Use a fixed Zlib::GzipWriter#mtime value in deflater gzip payload#2372

Merged
jeremyevans merged 1 commit intorack:mainfrom
bensheldon:no-gzip-mtime
Sep 3, 2025
Merged

Use a fixed Zlib::GzipWriter#mtime value in deflater gzip payload#2372
jeremyevans merged 1 commit intorack:mainfrom
bensheldon:no-gzip-mtime

Conversation

@bensheldon
Copy link
Copy Markdown
Contributor

This PR removes the variable mtime property from gzipped assets produced by Rack::Deflater. The Zlib::GzipWriter#mtime property:

Specify the modification time (mtime) in the gzip header. Using an Integer.

Setting the mtime in the gzip header does not effect the mtime of the file generated. Different utilities that expand the gzipped files may use the mtime header. For example the gunzip utility can use the ‘-N` flag which will set the resultant file’s mtime to the value in the header. By default many tools will set the mtime of the expanded file to the mtime of the gzipped file, not the mtime in the header.

If you do not set an mtime, the default value will be the time when compression started. Setting a value of 0 indicates no time stamp is available.

Assigning Zlib::GzipWriter#mtime of the gzipped content based on the Last-Modified value means that a new, unequal gzipped resource will be generated when Last-Modified changes even if the content being gzipped remains unchanged. Setting Zlib::GzipWriter#mtime to a fixed value/0 causes the compressed resource's content to be deterministically tied solely to the content of its uncompressed counterpart.

I couldn't find a rationale for why Zlib::GzipWriter#mtime was initially added in d2d51ff.

I don't believe that Zlib::GzipWriter#mtime serves any purpose in the context of http payloads. The Last-Modified header is transmitted for both original and compressed resources and I haven't found evidence that any browser/client resolves gzip#mtime. Some clients do mishandle conditional requests when the last-modified header changes but the contents do not:

More than a couple of feed readers use a library which hashes the contents of the body and then skips updating their cached values for Last-Modified and ETag. This makes them send the old values over and over, turning them into a generator of unconditional requests. This is bad.
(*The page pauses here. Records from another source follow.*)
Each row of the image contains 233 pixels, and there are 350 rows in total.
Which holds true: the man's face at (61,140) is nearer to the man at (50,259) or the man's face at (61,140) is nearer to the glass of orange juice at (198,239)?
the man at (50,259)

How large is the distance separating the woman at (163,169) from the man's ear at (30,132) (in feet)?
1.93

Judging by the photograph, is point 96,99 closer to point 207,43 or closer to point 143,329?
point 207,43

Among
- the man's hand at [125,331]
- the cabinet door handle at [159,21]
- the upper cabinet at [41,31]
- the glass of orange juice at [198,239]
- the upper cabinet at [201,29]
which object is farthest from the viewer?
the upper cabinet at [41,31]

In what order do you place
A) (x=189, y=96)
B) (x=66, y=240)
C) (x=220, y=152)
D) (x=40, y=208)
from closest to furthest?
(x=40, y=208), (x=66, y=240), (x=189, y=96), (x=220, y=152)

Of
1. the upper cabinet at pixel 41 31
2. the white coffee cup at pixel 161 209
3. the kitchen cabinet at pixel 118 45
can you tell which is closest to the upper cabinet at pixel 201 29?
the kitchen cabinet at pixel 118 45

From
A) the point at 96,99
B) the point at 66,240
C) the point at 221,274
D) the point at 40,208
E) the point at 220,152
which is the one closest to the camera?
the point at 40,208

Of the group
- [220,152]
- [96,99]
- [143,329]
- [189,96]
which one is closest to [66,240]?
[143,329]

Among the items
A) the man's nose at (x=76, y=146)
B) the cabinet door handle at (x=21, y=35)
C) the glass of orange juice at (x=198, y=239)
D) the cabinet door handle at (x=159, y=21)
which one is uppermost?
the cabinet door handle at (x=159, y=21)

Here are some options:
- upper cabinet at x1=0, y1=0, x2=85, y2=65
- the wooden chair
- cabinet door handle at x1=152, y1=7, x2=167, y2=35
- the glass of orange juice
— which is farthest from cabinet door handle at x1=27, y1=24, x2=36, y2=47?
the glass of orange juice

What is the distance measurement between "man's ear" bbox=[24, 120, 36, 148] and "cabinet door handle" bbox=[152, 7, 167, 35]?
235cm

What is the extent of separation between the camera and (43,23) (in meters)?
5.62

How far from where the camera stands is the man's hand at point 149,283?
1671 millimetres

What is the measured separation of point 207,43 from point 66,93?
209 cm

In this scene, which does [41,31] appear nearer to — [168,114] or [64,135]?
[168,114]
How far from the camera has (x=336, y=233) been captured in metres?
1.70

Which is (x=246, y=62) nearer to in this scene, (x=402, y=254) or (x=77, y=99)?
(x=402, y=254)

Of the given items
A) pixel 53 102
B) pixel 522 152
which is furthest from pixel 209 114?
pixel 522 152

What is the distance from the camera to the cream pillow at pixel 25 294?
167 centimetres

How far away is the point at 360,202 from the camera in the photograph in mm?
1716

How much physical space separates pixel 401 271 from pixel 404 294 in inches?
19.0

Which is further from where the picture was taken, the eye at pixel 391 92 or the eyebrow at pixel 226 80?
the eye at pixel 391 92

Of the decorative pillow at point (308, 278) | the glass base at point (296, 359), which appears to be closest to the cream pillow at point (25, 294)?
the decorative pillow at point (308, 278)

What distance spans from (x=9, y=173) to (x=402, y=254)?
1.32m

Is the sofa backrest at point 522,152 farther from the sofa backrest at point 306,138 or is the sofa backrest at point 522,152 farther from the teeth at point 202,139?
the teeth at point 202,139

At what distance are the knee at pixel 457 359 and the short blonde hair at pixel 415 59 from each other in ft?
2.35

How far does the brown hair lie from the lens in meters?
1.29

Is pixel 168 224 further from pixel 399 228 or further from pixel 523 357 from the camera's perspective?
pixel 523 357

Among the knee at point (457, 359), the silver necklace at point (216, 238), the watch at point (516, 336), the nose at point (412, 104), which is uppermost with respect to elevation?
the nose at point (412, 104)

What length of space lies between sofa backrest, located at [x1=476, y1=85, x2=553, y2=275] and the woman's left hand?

...but I think it would be weird to justify only handling that with gzip compression.

@jeremyevans
Copy link
Copy Markdown
Contributor

Is the current code causing any observable problems, or is this proposed change to reduce overall complexity?

@bensheldon
Copy link
Copy Markdown
Contributor Author

Is the current code causing any observable problems, or is this proposed change to reduce overall complexity?

Good question! It's not causing any observable problems. I see it as:

  • Improving correctness and exemplariness. Sprockets is doing the same thing (next on my list) where it is causing me observable problems.
  • Removing complexity
  • Speculatively improving cacheability.

@bensheldon
Copy link
Copy Markdown
Contributor Author

Aha! Just found the discussion about this from 2008. Still a bit muddled though:

I can't get a full test case, because gzip needs a header for the
mtime of the data, changing the output. Is there a good way to test
the output (maybe gunzipping the output and comparing it to the
original)? I should probably also change it to use the Last-Modified
header as the mtime.

@ioquatix ioquatix requested a review from Copilot August 27, 2025 08:46
Copy link
Copy Markdown

Copilot AI left a comment

Choose a reason for hiding this comment

The reason will be displayed to describe this comment to others. Learn more.

Pull Request Overview

This PR removes the variable mtime property from gzipped assets produced by Rack::Deflater to ensure deterministic compression output. By setting Zlib::GzipWriter#mtime to a fixed value of 0 instead of using the Last-Modified header value, the compressed resource's content becomes solely dependent on the uncompressed content, not the modification time.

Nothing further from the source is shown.